Until this case is decided, there is no final pipeline route through Nebraska. So in terms of Keystone’s future, this is a pretty important case to watch.

Low oil prices increasing Keystone’s climate impact

President Obama has said he would only approve Keystone XL if it didn’t significantly increase carbon emissions. For many, this has been a signal that he might approve the pipeline, given the The State Department’s assessment that the project would have little impact on climate change.

Now, however, the U.S. Environmental Protection Agency is calling on the State Department to “revisit” that determination, and that’s because of oil prices.

Oil prices have been relatively low for nearly a year. With little indication that they’re going to rise much in the near future, the U.S. Environmental Protection Agency recently said Keystone XL could be more important for the future of tar sands development, and therefore the climate.

Tar sands oil produces as much as three times the greenhouse gas emissions of conventionally produced oil, but the State Department said that Keystone XL would not impact the climate because that oil would inevitably be developed, pipeline or not. But now, with such low oil prices, it’s becoming less and less profitable to extract tar sands, and some companies are even pausing their planned development. So now, the EPA says Keystone might be a project that will accelerate the carbon-intensive tar sands process, and therefore have a greater impact on the climate.

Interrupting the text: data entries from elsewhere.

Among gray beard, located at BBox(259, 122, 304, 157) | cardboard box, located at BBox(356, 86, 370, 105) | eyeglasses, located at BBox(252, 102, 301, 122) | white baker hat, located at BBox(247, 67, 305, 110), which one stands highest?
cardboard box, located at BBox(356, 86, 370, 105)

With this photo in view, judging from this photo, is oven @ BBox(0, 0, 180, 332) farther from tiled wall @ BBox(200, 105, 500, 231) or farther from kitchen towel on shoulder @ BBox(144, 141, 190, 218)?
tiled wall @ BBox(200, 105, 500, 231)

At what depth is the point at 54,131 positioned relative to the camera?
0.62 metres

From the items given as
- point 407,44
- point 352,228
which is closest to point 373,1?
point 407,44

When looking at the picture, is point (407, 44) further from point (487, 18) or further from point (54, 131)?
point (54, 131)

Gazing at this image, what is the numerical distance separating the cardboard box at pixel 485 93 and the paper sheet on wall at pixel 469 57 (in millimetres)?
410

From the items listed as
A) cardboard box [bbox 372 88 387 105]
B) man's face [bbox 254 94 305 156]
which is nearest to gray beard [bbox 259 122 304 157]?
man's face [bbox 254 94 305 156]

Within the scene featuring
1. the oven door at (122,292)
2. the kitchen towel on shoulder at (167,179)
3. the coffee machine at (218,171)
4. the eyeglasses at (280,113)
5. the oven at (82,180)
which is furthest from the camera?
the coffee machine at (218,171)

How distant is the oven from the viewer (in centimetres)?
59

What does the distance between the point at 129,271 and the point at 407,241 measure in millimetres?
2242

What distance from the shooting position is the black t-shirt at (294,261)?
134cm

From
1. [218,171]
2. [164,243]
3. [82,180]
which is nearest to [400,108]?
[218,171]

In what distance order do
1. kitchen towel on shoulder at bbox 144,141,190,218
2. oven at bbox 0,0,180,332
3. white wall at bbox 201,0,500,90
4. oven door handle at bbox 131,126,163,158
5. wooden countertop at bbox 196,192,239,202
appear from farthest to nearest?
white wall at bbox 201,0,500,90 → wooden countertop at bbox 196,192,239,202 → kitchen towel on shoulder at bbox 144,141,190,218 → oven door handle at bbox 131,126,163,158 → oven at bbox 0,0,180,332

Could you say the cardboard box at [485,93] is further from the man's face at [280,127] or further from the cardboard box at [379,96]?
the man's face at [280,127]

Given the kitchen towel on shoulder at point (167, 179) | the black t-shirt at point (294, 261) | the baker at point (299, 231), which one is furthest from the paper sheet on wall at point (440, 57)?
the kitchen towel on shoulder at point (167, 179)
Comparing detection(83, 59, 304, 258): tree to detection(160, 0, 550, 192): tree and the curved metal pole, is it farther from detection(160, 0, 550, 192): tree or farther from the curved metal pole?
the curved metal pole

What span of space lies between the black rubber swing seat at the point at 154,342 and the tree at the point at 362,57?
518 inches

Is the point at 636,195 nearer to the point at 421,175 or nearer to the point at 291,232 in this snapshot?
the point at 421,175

A fueled debate over exports

One of the arguments President Obama has used against the pipeline is that it won’t do anything to improve U.S. energy security. “Understand what this project is,” Obama said at a Nov. 14 press conference. “It is providing the ability of Canada to pump their oil, send it through our land, down to the Gulf, where it will be sold everywhere else.”

It is true that Canadian crude, unlike most U.S.-produced oil, can be sent overseas. And, as CNN Money noted in a 2013 report, exports from the United States will likely rise because of the Keystone XL pipeline.

There’s been a fierce debate over how much of that oil would stay in the U.S. and how much would be exported. And that debate is only going to heat up now that a new study, released Monday by the analysis firm IHS Inc., said that the majority of it would stay in the country. Specifically, the study said that 70 percent of the Canadian heavy oil would stay in the country after being refined, while the remaining would likely be exported.

If true, that’s a burn for pipeline opponents who argue that most of the oil would be shipped oversees and wouldn’t contribute to U.S. energy security. But 30 percent of 830,000 barrels per day is not a small amount of oil to be exported, so it’s unlikely opponents will totally lay off the point that much of Keystone’s oil is for other countries. Indeed, the Senate rejected an amendment to the Keystone XL bill that would have required all the pipeline’s oil stay in the United States.

The refineries that do process Keystone’s tar sands oil in the United States will also produce large amounts of petcoke — the black, dusty byproduct of tar sands oil refining — which will also likely be exported. Petcoke is coal-like and can be burned as a fuel in power plants, but is too dirty to be burned in America. Petcoke was the second-most exported product from the United States last year.